▸ **Extrait du document**:
»»

HISTOIRE DE LA MUSIQUE ET DES INSTRUMENTS



LES CLAVIERS UTILISÉS PAR RICK WRIGHT DES PINK FLOYD

Dans les années soixante-dix, les musiciens de Pink Floyd était des pionniers à la pointe de la technologie. Le groupe était devenu une référence. Au cours de sa carrière, le pianiste Rick Wright utilisera un nombre considérable d'instruments. Suivant de près l'évolution du matériel, des claviers acoustiques à ceux électroniques jusqu'au sampling, le musicien sélectionnait chaque modèle à travers un usage ciblé et précis, capable d'imprimer en quelques notes la personnalité sonore de la formation. Ce fait, chargé d'histoire, nous a poussé à revenir sur l'équipement utilisé par le musicien et, à travers lui, d'obtenir un éclairage concernant l'évolution du son et du matériel, classique comme avant-gardiste.


LE PIANO ACOUSTIQUE

Le piano acoustique a toujours été un élément du son du Floyd. Contrairement à d'autres groupes des années 1970, Wright a insisté, à maintes reprises, pour transporter l'instrument lors des tournées. Il n'aimait pas trop utiliser un modèle électrique, comme le Rhodes ou le Wurlitzer, à la place du piano, ceci afin de respecter les orchestrations originales réalisées en studio.

Il est difficile de dire quelle marque de piano figure sur chaque album, mais à l'écoute, sa préférence allait certainement vers "Steinway & Sons" et "Yamaha". Les parties de piano sur Dark Side of the Moon ont été enregistrées avec un classique "Steinway & Sons Baby Grand Piano", que l'on peut voir dans les studios d'Abbey Road à l'époque de la réalisation du documentaire Live At Pompei, en 1972. Concernant "Yamaha", il a employé le modèle "C-7 Acoustic Grand Piano" pour certains des premiers albums, puis dans Animals et The Wall.

© Chris Boland (flickr.com) – Rick Wright au "London Albert Hall", en 2006.

À partir de 1987, le claviériste utilisera l'échantillonneur "Kurzweil K2000" pour la qualité du son de piano échantillonné. Des échantillons ont servi dans les albums Wish You Were Here, A Momentary Lapse of Reason et Delicate Sound of Thunder. Un piano échantillonné a également été utilisé durant les séances d'enregistrement de Division Bell (1994) en cohabitation avec un vrai piano joué par Jon Carin.

««

▸ **Consignes**:
Continuez l'article sur les claviers de Rick Wright, en reprenant juste après sa dernière phrase.

▸ **Jeu de données**:

»»

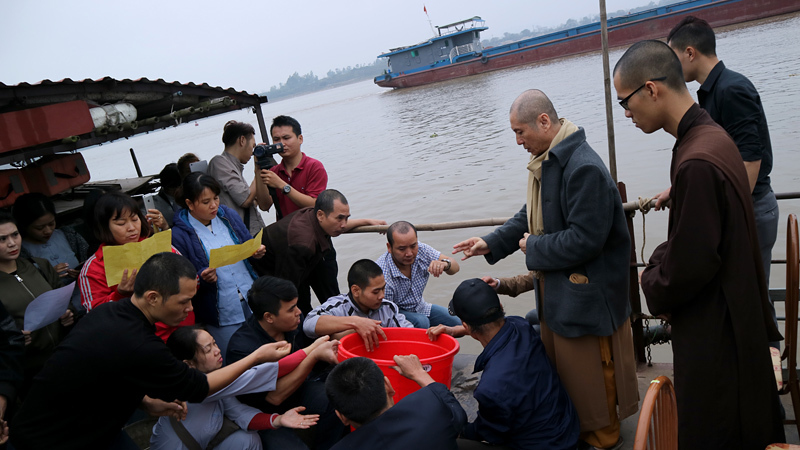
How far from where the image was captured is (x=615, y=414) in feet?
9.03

««
»»

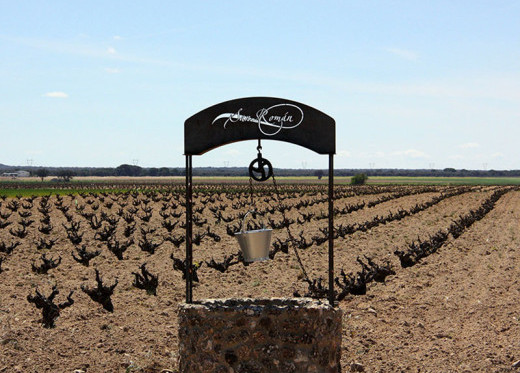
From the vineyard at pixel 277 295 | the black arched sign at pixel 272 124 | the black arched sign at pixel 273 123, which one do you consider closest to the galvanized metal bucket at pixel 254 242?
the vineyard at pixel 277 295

««

▸ **Réponse**:
LES PIANOS ÉLECTRIQUES

Le groupe est en grande partie responsable du renouveau et de la popularité de nombreux instruments « vintage  », dont celui du "Rhodes" et du "Wurlitzer", qui sont tous deux devenus des incontournables de la plupart des titres trip-hop et électro apparus dans les années 1990. Quatre classiques claviers électriques ont été utilisés par Rick Wright : le "Wurlitzer" (1972-1975), le "Fender Rhodes" (1977-1981), le "Clavinet D6" (1975-1978) et le "Yamaha CP-70" (1979-1981).

L'utilisation par Wright du piano "Wurlitzer" constitue un des éléments du son Pink Floyd. Rick a utilisé le modèle de la série "EP-200" (blanc vanille) en studio et un noir "EP-200A" en tournée. Le son funky et le trémolo du "Wurly" ont introduit une ambiance électrique prenant place quelque part entre le piano jazzy et le vibraphone - deux des amours de Wright. Le "Wurlitzer" a été le premier à être utilisé : Obscured by Clouds (1972), Dark Side of the Moon (1973) et Wish You Were Here (1975), plus précisément dans Breathe. Wright a utilisé une pédale wah-wah avec beaucoup d'effet dans Money (1973).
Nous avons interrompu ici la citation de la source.